+++ GIVEN PASSAGE

One of these three got it right: All week, we’ve watched as major press corps figures tried to explain (or obscure) their past stance regarding Iraq.
To our ear, Lawrence O’Donnell seemed to be trying to give the impression that he spoke out against the invasion. Ditto for his guest, David Corn. Ditto for John Judis.
As best we can tell, these three superstars never did speak out, except perhaps in quiet rooms, when nobody else was around.
With high pomposity, Ezra Klein penned a ludicrous column about the “analytical failure” he committed regarding Iraq—back when he was a freshman in college. According to Ezra, he brilliantly reversed himself as soon as he saw that the war was being conducted badly.
The editors of the New York Times complained about everyone except the New York Times. Joe Scarborough aired a videotape which was a pure con. And so it went, on and on.
Today, let’s look at three others who served.
At the Washington Post, David Ignatius manned up this week—about the fact that he got it wrong in real time:
IGNATIUS (3/21/13): Ten years ago this week, I was covering the U.S. military as it began its assault on Iraq. As I read back now over my clips, I see a few useful warnings about the difficulties ahead. But I owe readers an apology for being wrong on the overriding question of whether the war made sense.We’ll take that confession any day over the faking of Corn and O’Donnell. Or over the endless analytics dished by Jonathan Chait:
Invading Iraq to topple Saddam Hussein a decade ago was one of the biggest strategic errors in modern American history. We’ll never know whether the story might have been different if better planning had been done for “the day after,” or the Iraqi army hadn’t been disbanded, or several other “ifs.” But the abiding truth is that America shouldn’t have rolled the dice this way on a war of choice.

++++++
+++ SOURCE MATERIAL

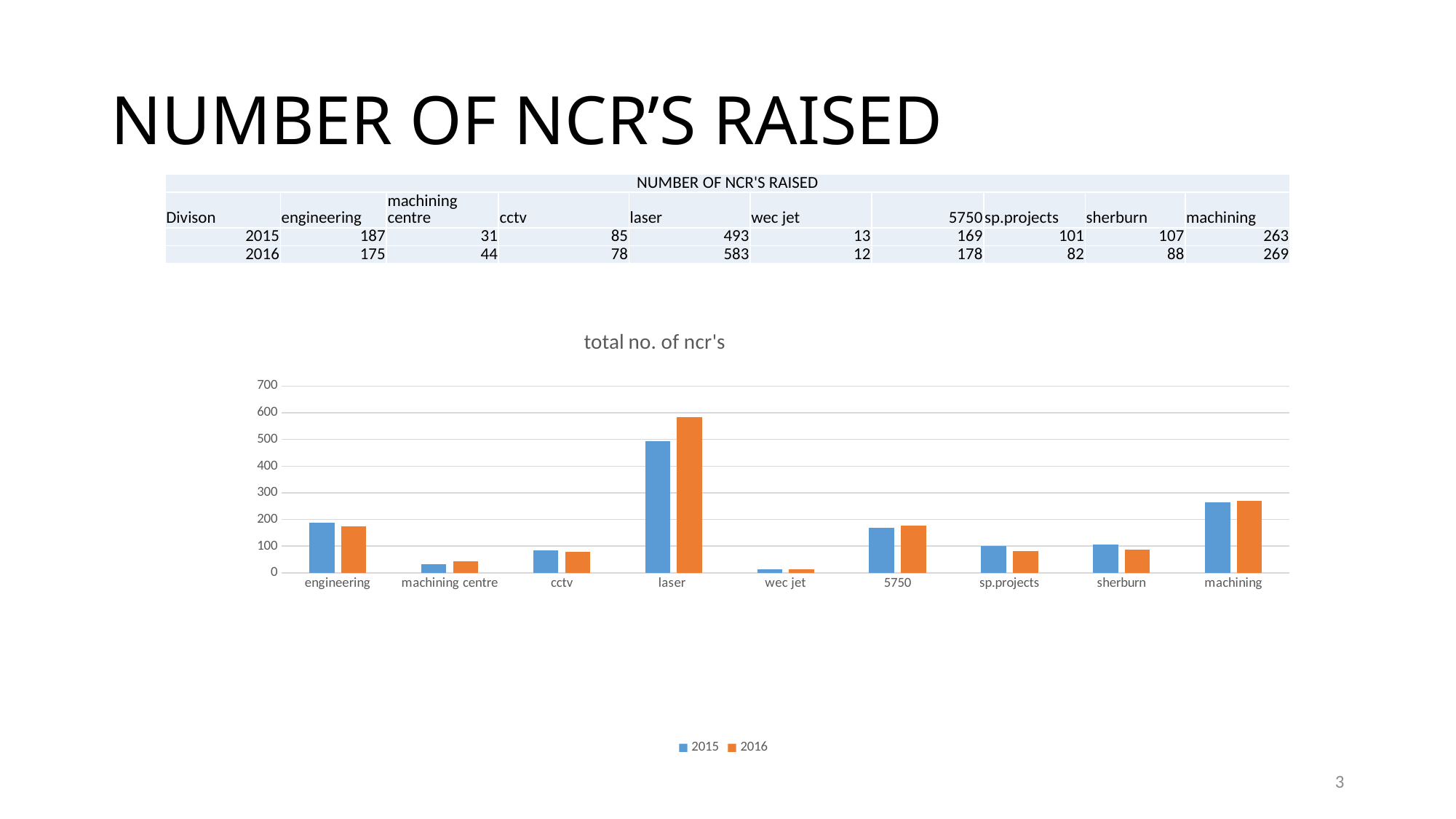
Is the 2016 value for machining greater or less than 200? greater What is the number of NCR's raised for laser in 2016? 583 What is the number of NCR's raised for machining centre in 2016? 44 Which is larger for sherburn, the 2015 value or the 2016 value? 2015 Which division has the lowest number of NCR's raised in 2016? wec jet How many series does the chart legend list? 2 What is the number of NCR's raised for engineering in 2015? 187 What is the difference between the 2016 and 2015 values for laser? 90 How many divisions are shown along the x axis of the chart? 9 What type of chart is shown on the slide? bar chart What is the title of the chart? total no. of ncr's Which division has the highest number of NCR's raised in 2015? laser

++++++

### [TASKS TO PERFORM]
a) In the passage on press figures and the Iraq war, what does David Ignatius say he owes readers?
b) Extend the passage on press figures and the Iraq war, picking up from its final sentence.
The listing above is separate material, unrelated to the passage on press figures and the Iraq war.

### [RESPONSE LIST]
a) An apology for being wrong on the overriding question of whether the war made sense.

b)
CHAIT (3/19/13): Since it’s Iraq War mea culpa week, I ought to fess up for those readers who didn’t follow me ten years ago and admit that I supported the war. I was wrong about it. But the conclusions I’ve drawn from the episode are not the conclusions many other liberals have drawn. Since I am asked about this periodically, I should explain why.That may sound like an Ignatius-style confession. It isn’t, as you will see if you try to read all the way to the end of Chait’s explanation.
Some people pretend that they spoke when they didn’t. Others punish the public with filibusters as they pretend to confess.
All the people we’ve mentioned have retained or improved their prior positions within the celebrity press corps. One other scribe pretty much has not, although we’re not sure how much he cares.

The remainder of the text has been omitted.